Saturday 12 April 2008

US consumer confidence falls, inflation may not

US consumer confidence fell in April. Bloomberg reports:

Confidence among U.S. consumers fell to a 26-year low after employers fired workers and gasoline prices surged, threatening the spending that accounts for more than two thirds of the economy.

The Reuters/University of Michigan preliminary index of consumer sentiment decreased to 63.2 this month, the weakest level since 1982, when the jobless rate approached 11 percent, the worst since the Great Depression...

The fall in consumer confidence comes as inflation expectations are rising.

Consumers polled in today's survey said they expect an inflation rate of 4.8 percent in a year, compared with 4.3 percent projected last month.

There are good reasons for the rise in inflation expectations.

In other figures released today, the Labor Department reported that the cost of imported goods climbed 14.8 percent in March from a year ago, led by oil...

Import prices rose 2.8 percent in March after a 0.2 percent gain the prior month, the Labor Department said.

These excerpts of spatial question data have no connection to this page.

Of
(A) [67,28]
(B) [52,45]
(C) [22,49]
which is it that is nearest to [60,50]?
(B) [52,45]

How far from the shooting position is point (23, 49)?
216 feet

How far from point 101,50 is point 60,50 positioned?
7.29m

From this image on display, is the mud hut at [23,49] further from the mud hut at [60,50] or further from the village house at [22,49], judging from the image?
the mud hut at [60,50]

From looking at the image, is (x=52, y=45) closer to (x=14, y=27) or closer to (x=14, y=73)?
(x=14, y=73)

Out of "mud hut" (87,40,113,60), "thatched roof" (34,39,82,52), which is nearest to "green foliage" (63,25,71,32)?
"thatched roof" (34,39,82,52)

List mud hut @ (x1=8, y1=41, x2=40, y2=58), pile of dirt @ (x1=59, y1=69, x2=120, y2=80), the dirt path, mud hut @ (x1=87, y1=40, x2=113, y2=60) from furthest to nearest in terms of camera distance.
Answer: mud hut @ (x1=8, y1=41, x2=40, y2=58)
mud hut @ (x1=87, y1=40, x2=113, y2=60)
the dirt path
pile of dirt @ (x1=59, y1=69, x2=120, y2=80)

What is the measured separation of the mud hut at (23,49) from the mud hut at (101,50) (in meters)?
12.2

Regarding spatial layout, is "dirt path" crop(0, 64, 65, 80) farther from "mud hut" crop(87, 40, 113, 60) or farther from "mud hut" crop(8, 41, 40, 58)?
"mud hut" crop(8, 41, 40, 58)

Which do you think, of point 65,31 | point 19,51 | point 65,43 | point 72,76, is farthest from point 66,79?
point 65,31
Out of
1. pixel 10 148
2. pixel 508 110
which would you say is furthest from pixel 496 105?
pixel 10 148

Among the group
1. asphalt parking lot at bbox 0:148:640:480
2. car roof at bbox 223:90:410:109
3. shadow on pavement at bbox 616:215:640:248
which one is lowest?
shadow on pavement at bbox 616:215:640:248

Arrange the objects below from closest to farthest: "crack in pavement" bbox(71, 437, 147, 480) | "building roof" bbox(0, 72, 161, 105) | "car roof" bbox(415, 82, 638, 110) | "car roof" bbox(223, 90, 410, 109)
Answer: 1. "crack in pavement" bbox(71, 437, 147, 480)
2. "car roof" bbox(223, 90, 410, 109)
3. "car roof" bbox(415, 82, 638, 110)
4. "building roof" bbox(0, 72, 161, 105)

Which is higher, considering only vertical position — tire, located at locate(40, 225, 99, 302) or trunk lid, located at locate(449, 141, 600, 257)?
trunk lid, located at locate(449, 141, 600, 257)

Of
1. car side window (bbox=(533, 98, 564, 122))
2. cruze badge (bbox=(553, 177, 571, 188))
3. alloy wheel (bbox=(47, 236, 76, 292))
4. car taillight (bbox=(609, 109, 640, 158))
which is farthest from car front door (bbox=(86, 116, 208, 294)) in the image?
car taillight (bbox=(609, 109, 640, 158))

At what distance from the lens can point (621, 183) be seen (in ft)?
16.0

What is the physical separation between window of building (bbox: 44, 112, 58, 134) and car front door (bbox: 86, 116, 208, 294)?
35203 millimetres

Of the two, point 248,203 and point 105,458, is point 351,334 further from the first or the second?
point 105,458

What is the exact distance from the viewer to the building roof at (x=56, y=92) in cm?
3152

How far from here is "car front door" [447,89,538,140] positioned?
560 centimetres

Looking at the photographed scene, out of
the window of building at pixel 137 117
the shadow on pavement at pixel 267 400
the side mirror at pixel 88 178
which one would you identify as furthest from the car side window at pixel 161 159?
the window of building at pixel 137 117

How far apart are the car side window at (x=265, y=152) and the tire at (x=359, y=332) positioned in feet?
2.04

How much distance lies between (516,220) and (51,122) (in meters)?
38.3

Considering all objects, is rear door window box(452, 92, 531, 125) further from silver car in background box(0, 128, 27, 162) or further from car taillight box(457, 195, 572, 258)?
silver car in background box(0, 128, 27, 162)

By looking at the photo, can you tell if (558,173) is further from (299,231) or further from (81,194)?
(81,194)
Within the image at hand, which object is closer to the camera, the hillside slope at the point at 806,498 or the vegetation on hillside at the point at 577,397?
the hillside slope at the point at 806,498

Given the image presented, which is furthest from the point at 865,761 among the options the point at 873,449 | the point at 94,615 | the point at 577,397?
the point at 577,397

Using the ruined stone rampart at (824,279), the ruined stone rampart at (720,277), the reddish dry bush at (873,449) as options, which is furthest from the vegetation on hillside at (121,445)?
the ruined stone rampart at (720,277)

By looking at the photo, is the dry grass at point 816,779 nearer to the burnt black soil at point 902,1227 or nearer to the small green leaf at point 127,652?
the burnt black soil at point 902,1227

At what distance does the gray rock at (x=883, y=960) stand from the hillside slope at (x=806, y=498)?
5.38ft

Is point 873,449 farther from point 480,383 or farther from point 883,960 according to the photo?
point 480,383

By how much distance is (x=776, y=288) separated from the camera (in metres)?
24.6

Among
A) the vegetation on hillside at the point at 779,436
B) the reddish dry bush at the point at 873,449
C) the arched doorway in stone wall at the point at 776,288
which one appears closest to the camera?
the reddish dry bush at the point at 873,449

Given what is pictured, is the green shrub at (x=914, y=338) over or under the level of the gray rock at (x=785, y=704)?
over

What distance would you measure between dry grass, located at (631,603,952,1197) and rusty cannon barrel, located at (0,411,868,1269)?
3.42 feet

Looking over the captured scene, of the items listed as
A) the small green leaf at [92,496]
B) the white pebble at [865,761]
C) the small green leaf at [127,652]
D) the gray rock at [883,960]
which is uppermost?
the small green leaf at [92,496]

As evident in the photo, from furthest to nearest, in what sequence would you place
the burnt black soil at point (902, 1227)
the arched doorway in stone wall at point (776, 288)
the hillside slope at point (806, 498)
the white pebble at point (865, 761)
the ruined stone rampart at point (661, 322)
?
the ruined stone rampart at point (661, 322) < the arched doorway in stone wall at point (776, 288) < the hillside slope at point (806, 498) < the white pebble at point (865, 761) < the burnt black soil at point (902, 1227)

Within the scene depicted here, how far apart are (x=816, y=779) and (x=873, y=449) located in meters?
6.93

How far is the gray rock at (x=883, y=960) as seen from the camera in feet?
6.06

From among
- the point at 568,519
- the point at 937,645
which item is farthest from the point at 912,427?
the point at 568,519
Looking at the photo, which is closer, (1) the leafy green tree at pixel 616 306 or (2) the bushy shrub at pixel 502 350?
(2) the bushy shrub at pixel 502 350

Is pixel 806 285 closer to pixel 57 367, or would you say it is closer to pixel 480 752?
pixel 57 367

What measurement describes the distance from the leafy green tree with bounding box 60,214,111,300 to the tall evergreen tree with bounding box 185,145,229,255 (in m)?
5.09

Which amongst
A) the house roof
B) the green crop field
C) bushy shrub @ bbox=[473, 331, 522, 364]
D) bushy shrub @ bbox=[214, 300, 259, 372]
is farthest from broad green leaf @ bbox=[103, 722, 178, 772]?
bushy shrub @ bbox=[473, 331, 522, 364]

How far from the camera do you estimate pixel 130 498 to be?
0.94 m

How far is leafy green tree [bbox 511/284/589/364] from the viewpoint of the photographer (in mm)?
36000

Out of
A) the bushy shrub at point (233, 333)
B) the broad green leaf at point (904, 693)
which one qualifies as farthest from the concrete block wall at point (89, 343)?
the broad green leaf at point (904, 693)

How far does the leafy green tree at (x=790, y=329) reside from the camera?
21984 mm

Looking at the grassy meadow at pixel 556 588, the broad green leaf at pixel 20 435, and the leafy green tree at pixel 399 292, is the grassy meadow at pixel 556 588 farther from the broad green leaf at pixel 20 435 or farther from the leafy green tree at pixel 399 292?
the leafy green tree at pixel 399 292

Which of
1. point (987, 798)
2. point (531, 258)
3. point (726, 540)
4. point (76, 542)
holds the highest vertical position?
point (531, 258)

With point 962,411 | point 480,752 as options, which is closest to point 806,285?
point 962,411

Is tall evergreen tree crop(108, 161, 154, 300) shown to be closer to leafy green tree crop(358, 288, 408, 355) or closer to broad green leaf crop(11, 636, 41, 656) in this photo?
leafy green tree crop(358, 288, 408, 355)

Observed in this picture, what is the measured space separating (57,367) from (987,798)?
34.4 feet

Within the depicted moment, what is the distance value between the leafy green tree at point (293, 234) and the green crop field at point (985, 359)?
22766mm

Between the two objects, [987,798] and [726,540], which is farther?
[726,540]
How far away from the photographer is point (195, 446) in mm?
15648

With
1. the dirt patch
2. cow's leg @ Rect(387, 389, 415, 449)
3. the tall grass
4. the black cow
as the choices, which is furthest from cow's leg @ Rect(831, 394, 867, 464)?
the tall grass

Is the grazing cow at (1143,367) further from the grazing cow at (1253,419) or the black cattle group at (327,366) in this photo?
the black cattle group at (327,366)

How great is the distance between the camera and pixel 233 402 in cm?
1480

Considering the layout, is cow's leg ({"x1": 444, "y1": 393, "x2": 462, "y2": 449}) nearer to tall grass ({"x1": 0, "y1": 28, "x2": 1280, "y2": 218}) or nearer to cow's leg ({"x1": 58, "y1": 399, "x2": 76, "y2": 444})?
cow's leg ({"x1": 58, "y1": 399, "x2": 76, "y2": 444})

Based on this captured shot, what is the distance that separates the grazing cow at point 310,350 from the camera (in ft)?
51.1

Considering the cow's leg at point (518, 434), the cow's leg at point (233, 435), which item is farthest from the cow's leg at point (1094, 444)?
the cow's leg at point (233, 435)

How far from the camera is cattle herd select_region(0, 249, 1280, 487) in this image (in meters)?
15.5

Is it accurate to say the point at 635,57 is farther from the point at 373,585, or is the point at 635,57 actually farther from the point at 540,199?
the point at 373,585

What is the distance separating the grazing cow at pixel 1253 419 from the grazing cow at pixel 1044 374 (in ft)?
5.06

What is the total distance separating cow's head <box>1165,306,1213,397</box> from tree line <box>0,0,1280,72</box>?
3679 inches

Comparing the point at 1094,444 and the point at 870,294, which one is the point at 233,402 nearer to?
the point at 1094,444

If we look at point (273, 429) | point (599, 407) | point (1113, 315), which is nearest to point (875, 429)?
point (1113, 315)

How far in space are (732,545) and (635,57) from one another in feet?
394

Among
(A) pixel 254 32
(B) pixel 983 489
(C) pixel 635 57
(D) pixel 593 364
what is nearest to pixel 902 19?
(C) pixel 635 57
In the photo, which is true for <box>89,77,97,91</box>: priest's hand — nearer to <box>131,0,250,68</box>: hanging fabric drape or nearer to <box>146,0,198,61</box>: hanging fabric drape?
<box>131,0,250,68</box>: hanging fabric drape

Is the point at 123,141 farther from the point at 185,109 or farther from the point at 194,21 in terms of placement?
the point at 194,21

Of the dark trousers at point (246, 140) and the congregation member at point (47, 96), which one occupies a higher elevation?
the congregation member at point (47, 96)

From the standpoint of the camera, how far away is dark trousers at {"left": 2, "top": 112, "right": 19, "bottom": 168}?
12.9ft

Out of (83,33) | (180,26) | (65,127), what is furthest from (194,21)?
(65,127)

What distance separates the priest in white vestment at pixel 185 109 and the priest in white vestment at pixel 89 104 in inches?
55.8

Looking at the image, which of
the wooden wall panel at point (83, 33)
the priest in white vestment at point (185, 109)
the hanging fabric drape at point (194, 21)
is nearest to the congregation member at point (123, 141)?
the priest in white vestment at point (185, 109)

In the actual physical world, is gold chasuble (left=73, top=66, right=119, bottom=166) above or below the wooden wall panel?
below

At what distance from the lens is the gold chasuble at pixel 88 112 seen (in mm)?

Expenses excluding fuels jumped 0.9 percent, the most since records began in 2001.

It is a similar situation in Japan. From AFP/CNA:

Japan's wholesale inflation rate hit a fresh 27-year high of 3.9 per cent in March as companies struggled to cope with soaring raw material and energy costs, a report from the central bank showed.

Producer price inflation accelerated from a revised annual rate of 3.6 per cent in February, the Bank of Japan said. It was the strongest rise in corporate goods prices since February 1981.

Inflation could hang around for quite a while longer, according to an ECB official. From Bloomberg:

European Central Bank council member Axel Weber said he doesn't see any scope to cut interest rates with inflation running at the fastest pace in almost 16 years...

"I fear that current inflation rates will remain for most of the year," Weber said. "It's important that there aren't any new inflationary pressures. We won't tolerate broad price pressures."

Morgan Stanley's Joachim Fels and Manoj Pradhan probably aren't surprised by all this inflation. They say that monetary policy in most of the major economies, including the euro area, are expansionary.

In the US, the Fed’s 200bp of rate cuts in 1Q have taken the actual fed funds rate way below the natural rate... Thus, US monetary policy is now firmly back in expansionary territory, as it was for most of this decade with the exception of 2000 and 2006-07...

In the euro area, our estimates also suggest that monetary policy is expansionary, though only moderately so... It should hardly come as a surprise then that inflation in the euro area is running significantly above the ECB’s comfort level...

[We] conclude that monetary policy in the three largest EM economies (China, India and Russia...) appears to be very expansionary at this stage... Against this backdrop, we reiterate our long-held view that inflation expectations are too low and investors would be well advised to buy protection against higher inflation.

Meanwhile, China's monetary policy may be expansionary but its trade surplus shrank 10 percent in the first quarter from a year ago despite a rebound in March.

The US trade balance hasn't benefited as a result. On Thursday, the Commerce Department had reported that the trade deficit widened 5.7 percent in February despite a fall in the deficit with China and a fall in the import of crude oil.